Alfons Haider, Teresa Vogl, Dominique Meyer und Maria Großbauer am Opernball

© Kurier/schoendorfer karl

Stars Austropromis
12/09/2021

Opernball-Absage: Was Lugner, Großbauer, Sarata und Co. darüber denken

Wer die Absage versteht, wer weniger und wer überhaupt froh ist, sich diesmal nicht in den Frack hungern zu müssen.

von Lisa Trompisch, Stefanie Weichselbaum

Ahnen konnte man es ja bereits, offiziell wurde es aber erst jetzt – bereits zum zweiten Mal muss sich Staatsoperndirektor Bogdan Roščić keine Gedanken um den Frack machen, denn der Staatsball wurde, wie der KURIER bereits berichtete, auch für 2022 abgesagt.

Vollstes Verständnis dafür hat die langjährige, leidenschaftliche Ballgeherin, Operetten-Diva Birgit Sarata, die ja auch schon schweren Herzens ihren Zuckerbäckerball absagen musste. „Mich stört das überhaupt nicht, ich wäre ja diesmal sowieso nicht hingegangen. Es wäre verantwortungslos, sich zu amüsieren, solange es eine Coronagefahr gibt“, sagt Sarata zum KURIER.

Sein Kommentatorenkammerl missen muss auch 2022 Christoph Wagner-Trenkwitz. „Wenn der Opernball jetzt noch einmal abgesagt wird, dann kennt mich wohl bald niemand mehr“, meint er lachend.
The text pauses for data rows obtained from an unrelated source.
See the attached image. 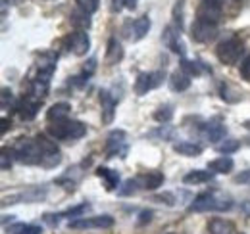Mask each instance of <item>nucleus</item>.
I'll use <instances>...</instances> for the list:
<instances>
[{
  "label": "nucleus",
  "instance_id": "obj_1",
  "mask_svg": "<svg viewBox=\"0 0 250 234\" xmlns=\"http://www.w3.org/2000/svg\"><path fill=\"white\" fill-rule=\"evenodd\" d=\"M48 135L54 140H63V142H73L79 140L87 135V125L75 119H63L58 123H50L48 127Z\"/></svg>",
  "mask_w": 250,
  "mask_h": 234
},
{
  "label": "nucleus",
  "instance_id": "obj_2",
  "mask_svg": "<svg viewBox=\"0 0 250 234\" xmlns=\"http://www.w3.org/2000/svg\"><path fill=\"white\" fill-rule=\"evenodd\" d=\"M231 207H233V200L229 196L212 190V192H204V194L196 196L192 205L188 207V211H196V213H202V211H229Z\"/></svg>",
  "mask_w": 250,
  "mask_h": 234
},
{
  "label": "nucleus",
  "instance_id": "obj_3",
  "mask_svg": "<svg viewBox=\"0 0 250 234\" xmlns=\"http://www.w3.org/2000/svg\"><path fill=\"white\" fill-rule=\"evenodd\" d=\"M14 154H16V159L23 165H41V159H42V154H41V148L37 138H18L16 144H14Z\"/></svg>",
  "mask_w": 250,
  "mask_h": 234
},
{
  "label": "nucleus",
  "instance_id": "obj_4",
  "mask_svg": "<svg viewBox=\"0 0 250 234\" xmlns=\"http://www.w3.org/2000/svg\"><path fill=\"white\" fill-rule=\"evenodd\" d=\"M245 54V44L239 37H229L216 46V56L223 65H235Z\"/></svg>",
  "mask_w": 250,
  "mask_h": 234
},
{
  "label": "nucleus",
  "instance_id": "obj_5",
  "mask_svg": "<svg viewBox=\"0 0 250 234\" xmlns=\"http://www.w3.org/2000/svg\"><path fill=\"white\" fill-rule=\"evenodd\" d=\"M116 219L112 215H94V217H79L69 221V229L73 231H87V229H112Z\"/></svg>",
  "mask_w": 250,
  "mask_h": 234
},
{
  "label": "nucleus",
  "instance_id": "obj_6",
  "mask_svg": "<svg viewBox=\"0 0 250 234\" xmlns=\"http://www.w3.org/2000/svg\"><path fill=\"white\" fill-rule=\"evenodd\" d=\"M37 142H39L41 154H42V159H41V165H42V167L52 169V167L60 165L62 156H60V150L56 146V142H52V140L46 138L44 135H39V136H37Z\"/></svg>",
  "mask_w": 250,
  "mask_h": 234
},
{
  "label": "nucleus",
  "instance_id": "obj_7",
  "mask_svg": "<svg viewBox=\"0 0 250 234\" xmlns=\"http://www.w3.org/2000/svg\"><path fill=\"white\" fill-rule=\"evenodd\" d=\"M166 79V73L164 71H154V73H139L137 75V81H135V92L139 96L150 92L158 88Z\"/></svg>",
  "mask_w": 250,
  "mask_h": 234
},
{
  "label": "nucleus",
  "instance_id": "obj_8",
  "mask_svg": "<svg viewBox=\"0 0 250 234\" xmlns=\"http://www.w3.org/2000/svg\"><path fill=\"white\" fill-rule=\"evenodd\" d=\"M216 37H218V25L194 20V23H192V27H190V39H192L194 42L204 44V42L214 40Z\"/></svg>",
  "mask_w": 250,
  "mask_h": 234
},
{
  "label": "nucleus",
  "instance_id": "obj_9",
  "mask_svg": "<svg viewBox=\"0 0 250 234\" xmlns=\"http://www.w3.org/2000/svg\"><path fill=\"white\" fill-rule=\"evenodd\" d=\"M67 48L75 56H85L89 52V48H91V39H89L87 31L77 29L73 31V33H69V37H67Z\"/></svg>",
  "mask_w": 250,
  "mask_h": 234
},
{
  "label": "nucleus",
  "instance_id": "obj_10",
  "mask_svg": "<svg viewBox=\"0 0 250 234\" xmlns=\"http://www.w3.org/2000/svg\"><path fill=\"white\" fill-rule=\"evenodd\" d=\"M41 100H37L35 96H25V98H21L20 102H18V106H16V112H18V116L21 121H33L37 114H39V110H41Z\"/></svg>",
  "mask_w": 250,
  "mask_h": 234
},
{
  "label": "nucleus",
  "instance_id": "obj_11",
  "mask_svg": "<svg viewBox=\"0 0 250 234\" xmlns=\"http://www.w3.org/2000/svg\"><path fill=\"white\" fill-rule=\"evenodd\" d=\"M116 106H118V100L116 96H112L108 90H100V108H102V123L110 125L116 117Z\"/></svg>",
  "mask_w": 250,
  "mask_h": 234
},
{
  "label": "nucleus",
  "instance_id": "obj_12",
  "mask_svg": "<svg viewBox=\"0 0 250 234\" xmlns=\"http://www.w3.org/2000/svg\"><path fill=\"white\" fill-rule=\"evenodd\" d=\"M127 148H125V133L124 131H112L108 136V144H106V154L110 157L114 156H122L124 157Z\"/></svg>",
  "mask_w": 250,
  "mask_h": 234
},
{
  "label": "nucleus",
  "instance_id": "obj_13",
  "mask_svg": "<svg viewBox=\"0 0 250 234\" xmlns=\"http://www.w3.org/2000/svg\"><path fill=\"white\" fill-rule=\"evenodd\" d=\"M164 42L167 44V48L169 50H173L175 54H179V56H185V44H183V40H181V35H179V31L173 29V27H167V29L164 31Z\"/></svg>",
  "mask_w": 250,
  "mask_h": 234
},
{
  "label": "nucleus",
  "instance_id": "obj_14",
  "mask_svg": "<svg viewBox=\"0 0 250 234\" xmlns=\"http://www.w3.org/2000/svg\"><path fill=\"white\" fill-rule=\"evenodd\" d=\"M69 112H71V104L69 102H56V104H52L48 108L46 119H48V123H58V121L67 119Z\"/></svg>",
  "mask_w": 250,
  "mask_h": 234
},
{
  "label": "nucleus",
  "instance_id": "obj_15",
  "mask_svg": "<svg viewBox=\"0 0 250 234\" xmlns=\"http://www.w3.org/2000/svg\"><path fill=\"white\" fill-rule=\"evenodd\" d=\"M122 59H124V46L116 37H112L108 40V46H106V63L108 65H116Z\"/></svg>",
  "mask_w": 250,
  "mask_h": 234
},
{
  "label": "nucleus",
  "instance_id": "obj_16",
  "mask_svg": "<svg viewBox=\"0 0 250 234\" xmlns=\"http://www.w3.org/2000/svg\"><path fill=\"white\" fill-rule=\"evenodd\" d=\"M188 87H190V77L183 69H177L169 75V88L173 92H185Z\"/></svg>",
  "mask_w": 250,
  "mask_h": 234
},
{
  "label": "nucleus",
  "instance_id": "obj_17",
  "mask_svg": "<svg viewBox=\"0 0 250 234\" xmlns=\"http://www.w3.org/2000/svg\"><path fill=\"white\" fill-rule=\"evenodd\" d=\"M233 167H235V161H233V157H229V156L216 157V159L208 161V171H212L214 175H216V173H218V175H221V173H231Z\"/></svg>",
  "mask_w": 250,
  "mask_h": 234
},
{
  "label": "nucleus",
  "instance_id": "obj_18",
  "mask_svg": "<svg viewBox=\"0 0 250 234\" xmlns=\"http://www.w3.org/2000/svg\"><path fill=\"white\" fill-rule=\"evenodd\" d=\"M150 27H152V21H150V18L146 14L141 16L139 20H135L133 21V40H143L148 35Z\"/></svg>",
  "mask_w": 250,
  "mask_h": 234
},
{
  "label": "nucleus",
  "instance_id": "obj_19",
  "mask_svg": "<svg viewBox=\"0 0 250 234\" xmlns=\"http://www.w3.org/2000/svg\"><path fill=\"white\" fill-rule=\"evenodd\" d=\"M96 175L104 180L108 192H112V190L118 188V184H120V173H118V171H112V169H108V167H98V169H96Z\"/></svg>",
  "mask_w": 250,
  "mask_h": 234
},
{
  "label": "nucleus",
  "instance_id": "obj_20",
  "mask_svg": "<svg viewBox=\"0 0 250 234\" xmlns=\"http://www.w3.org/2000/svg\"><path fill=\"white\" fill-rule=\"evenodd\" d=\"M208 234H235V225L227 219H212L208 223Z\"/></svg>",
  "mask_w": 250,
  "mask_h": 234
},
{
  "label": "nucleus",
  "instance_id": "obj_21",
  "mask_svg": "<svg viewBox=\"0 0 250 234\" xmlns=\"http://www.w3.org/2000/svg\"><path fill=\"white\" fill-rule=\"evenodd\" d=\"M214 178L212 171H202V169H194V171H188L187 175L183 176V182L185 184H204V182H210Z\"/></svg>",
  "mask_w": 250,
  "mask_h": 234
},
{
  "label": "nucleus",
  "instance_id": "obj_22",
  "mask_svg": "<svg viewBox=\"0 0 250 234\" xmlns=\"http://www.w3.org/2000/svg\"><path fill=\"white\" fill-rule=\"evenodd\" d=\"M173 152H177L179 156H185V157H196L202 154V146H198L196 142H175Z\"/></svg>",
  "mask_w": 250,
  "mask_h": 234
},
{
  "label": "nucleus",
  "instance_id": "obj_23",
  "mask_svg": "<svg viewBox=\"0 0 250 234\" xmlns=\"http://www.w3.org/2000/svg\"><path fill=\"white\" fill-rule=\"evenodd\" d=\"M44 196H46V192H44V190H39V188H29L27 192H21V194L12 196V198H10V202H25V204H29V202L42 200Z\"/></svg>",
  "mask_w": 250,
  "mask_h": 234
},
{
  "label": "nucleus",
  "instance_id": "obj_24",
  "mask_svg": "<svg viewBox=\"0 0 250 234\" xmlns=\"http://www.w3.org/2000/svg\"><path fill=\"white\" fill-rule=\"evenodd\" d=\"M225 127L221 123H208L206 125V138L212 142H221L225 138Z\"/></svg>",
  "mask_w": 250,
  "mask_h": 234
},
{
  "label": "nucleus",
  "instance_id": "obj_25",
  "mask_svg": "<svg viewBox=\"0 0 250 234\" xmlns=\"http://www.w3.org/2000/svg\"><path fill=\"white\" fill-rule=\"evenodd\" d=\"M204 63H200V61H196V59H183L181 61V69L187 73L188 77H198V75H202L204 73V67H202Z\"/></svg>",
  "mask_w": 250,
  "mask_h": 234
},
{
  "label": "nucleus",
  "instance_id": "obj_26",
  "mask_svg": "<svg viewBox=\"0 0 250 234\" xmlns=\"http://www.w3.org/2000/svg\"><path fill=\"white\" fill-rule=\"evenodd\" d=\"M164 173H160V171H150V173H146L145 175V188L146 190H158L162 184H164Z\"/></svg>",
  "mask_w": 250,
  "mask_h": 234
},
{
  "label": "nucleus",
  "instance_id": "obj_27",
  "mask_svg": "<svg viewBox=\"0 0 250 234\" xmlns=\"http://www.w3.org/2000/svg\"><path fill=\"white\" fill-rule=\"evenodd\" d=\"M171 117H173V106H169V104L160 106L154 112V119H156L158 123H169Z\"/></svg>",
  "mask_w": 250,
  "mask_h": 234
},
{
  "label": "nucleus",
  "instance_id": "obj_28",
  "mask_svg": "<svg viewBox=\"0 0 250 234\" xmlns=\"http://www.w3.org/2000/svg\"><path fill=\"white\" fill-rule=\"evenodd\" d=\"M71 23H73L75 27H79L81 31H87L89 27H91L89 14H85V12H81V14H73V16H71Z\"/></svg>",
  "mask_w": 250,
  "mask_h": 234
},
{
  "label": "nucleus",
  "instance_id": "obj_29",
  "mask_svg": "<svg viewBox=\"0 0 250 234\" xmlns=\"http://www.w3.org/2000/svg\"><path fill=\"white\" fill-rule=\"evenodd\" d=\"M239 148H241L239 140H221V144H218V152L223 154V156H229V154L237 152Z\"/></svg>",
  "mask_w": 250,
  "mask_h": 234
},
{
  "label": "nucleus",
  "instance_id": "obj_30",
  "mask_svg": "<svg viewBox=\"0 0 250 234\" xmlns=\"http://www.w3.org/2000/svg\"><path fill=\"white\" fill-rule=\"evenodd\" d=\"M14 159H16L14 150L2 148V157H0V167H2V171H8V169L12 167V163H14Z\"/></svg>",
  "mask_w": 250,
  "mask_h": 234
},
{
  "label": "nucleus",
  "instance_id": "obj_31",
  "mask_svg": "<svg viewBox=\"0 0 250 234\" xmlns=\"http://www.w3.org/2000/svg\"><path fill=\"white\" fill-rule=\"evenodd\" d=\"M137 186H139V180L137 178H129V180H125L124 184H122V188L118 190V194L120 196H133L135 192H137Z\"/></svg>",
  "mask_w": 250,
  "mask_h": 234
},
{
  "label": "nucleus",
  "instance_id": "obj_32",
  "mask_svg": "<svg viewBox=\"0 0 250 234\" xmlns=\"http://www.w3.org/2000/svg\"><path fill=\"white\" fill-rule=\"evenodd\" d=\"M77 2V6H79V10L81 12H85V14H94L96 10H98V6H100V0H75Z\"/></svg>",
  "mask_w": 250,
  "mask_h": 234
},
{
  "label": "nucleus",
  "instance_id": "obj_33",
  "mask_svg": "<svg viewBox=\"0 0 250 234\" xmlns=\"http://www.w3.org/2000/svg\"><path fill=\"white\" fill-rule=\"evenodd\" d=\"M183 6H185V0H177L175 8H173V20H175V25L179 27V31L183 29Z\"/></svg>",
  "mask_w": 250,
  "mask_h": 234
},
{
  "label": "nucleus",
  "instance_id": "obj_34",
  "mask_svg": "<svg viewBox=\"0 0 250 234\" xmlns=\"http://www.w3.org/2000/svg\"><path fill=\"white\" fill-rule=\"evenodd\" d=\"M14 234H42V229L39 225H20L14 229Z\"/></svg>",
  "mask_w": 250,
  "mask_h": 234
},
{
  "label": "nucleus",
  "instance_id": "obj_35",
  "mask_svg": "<svg viewBox=\"0 0 250 234\" xmlns=\"http://www.w3.org/2000/svg\"><path fill=\"white\" fill-rule=\"evenodd\" d=\"M241 77L250 83V56H247L241 63Z\"/></svg>",
  "mask_w": 250,
  "mask_h": 234
},
{
  "label": "nucleus",
  "instance_id": "obj_36",
  "mask_svg": "<svg viewBox=\"0 0 250 234\" xmlns=\"http://www.w3.org/2000/svg\"><path fill=\"white\" fill-rule=\"evenodd\" d=\"M8 100L12 102V100H14V94H12L10 88H2V110L8 108Z\"/></svg>",
  "mask_w": 250,
  "mask_h": 234
},
{
  "label": "nucleus",
  "instance_id": "obj_37",
  "mask_svg": "<svg viewBox=\"0 0 250 234\" xmlns=\"http://www.w3.org/2000/svg\"><path fill=\"white\" fill-rule=\"evenodd\" d=\"M150 221H152V211H141V215H139V225L145 227V225H148Z\"/></svg>",
  "mask_w": 250,
  "mask_h": 234
},
{
  "label": "nucleus",
  "instance_id": "obj_38",
  "mask_svg": "<svg viewBox=\"0 0 250 234\" xmlns=\"http://www.w3.org/2000/svg\"><path fill=\"white\" fill-rule=\"evenodd\" d=\"M154 200H158V202H166L167 205L175 204V198H173V194H169V192H166V194H160V196H156Z\"/></svg>",
  "mask_w": 250,
  "mask_h": 234
},
{
  "label": "nucleus",
  "instance_id": "obj_39",
  "mask_svg": "<svg viewBox=\"0 0 250 234\" xmlns=\"http://www.w3.org/2000/svg\"><path fill=\"white\" fill-rule=\"evenodd\" d=\"M235 182H237V184H245V182H250V169H247V171H243L241 175L235 176Z\"/></svg>",
  "mask_w": 250,
  "mask_h": 234
},
{
  "label": "nucleus",
  "instance_id": "obj_40",
  "mask_svg": "<svg viewBox=\"0 0 250 234\" xmlns=\"http://www.w3.org/2000/svg\"><path fill=\"white\" fill-rule=\"evenodd\" d=\"M8 129H12V121L4 117V119H2V135H6V133H8Z\"/></svg>",
  "mask_w": 250,
  "mask_h": 234
},
{
  "label": "nucleus",
  "instance_id": "obj_41",
  "mask_svg": "<svg viewBox=\"0 0 250 234\" xmlns=\"http://www.w3.org/2000/svg\"><path fill=\"white\" fill-rule=\"evenodd\" d=\"M114 2V12H122V8H125V4H124V0H112Z\"/></svg>",
  "mask_w": 250,
  "mask_h": 234
},
{
  "label": "nucleus",
  "instance_id": "obj_42",
  "mask_svg": "<svg viewBox=\"0 0 250 234\" xmlns=\"http://www.w3.org/2000/svg\"><path fill=\"white\" fill-rule=\"evenodd\" d=\"M125 8L127 10H135L137 8V4H139V0H124Z\"/></svg>",
  "mask_w": 250,
  "mask_h": 234
},
{
  "label": "nucleus",
  "instance_id": "obj_43",
  "mask_svg": "<svg viewBox=\"0 0 250 234\" xmlns=\"http://www.w3.org/2000/svg\"><path fill=\"white\" fill-rule=\"evenodd\" d=\"M243 209H245V213L247 215H250V202L247 200V202H243Z\"/></svg>",
  "mask_w": 250,
  "mask_h": 234
},
{
  "label": "nucleus",
  "instance_id": "obj_44",
  "mask_svg": "<svg viewBox=\"0 0 250 234\" xmlns=\"http://www.w3.org/2000/svg\"><path fill=\"white\" fill-rule=\"evenodd\" d=\"M243 127H245V129H247V131H250V119H247V121H245V123H243Z\"/></svg>",
  "mask_w": 250,
  "mask_h": 234
},
{
  "label": "nucleus",
  "instance_id": "obj_45",
  "mask_svg": "<svg viewBox=\"0 0 250 234\" xmlns=\"http://www.w3.org/2000/svg\"><path fill=\"white\" fill-rule=\"evenodd\" d=\"M169 234H173V233H169Z\"/></svg>",
  "mask_w": 250,
  "mask_h": 234
}]
</instances>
„Ich hoffe, dass es wieder eine Ersatzsendung geben wird. Da werden wir bald die Köpfe zusammenstecken und überlegen, was wir allen Schönes bieten können. Der Opernball ist ja nicht nur für die, die dort sind, sondern auch für die, die nicht dort sind ein Highlight. Und dieses Jahr ist eben wieder einmal niemand dort.“

Wie der KURIER aus ORF-Kreisen erfuhr, ist wirklich etwas geplant, die Zuseher müssen also am 24. Februar nicht aufs Opernball-Feeling verzichten. So soll eventuell ein Quiz mit Promis und Opernballexperten angedacht werden.

„Aber, was ich auf keinen Fall machen werde: Ich werde weder zu Hause noch sonst wo mit dem Hohenlohe tanzen“, stellt Wagner-Trenkwitz grinsend klar.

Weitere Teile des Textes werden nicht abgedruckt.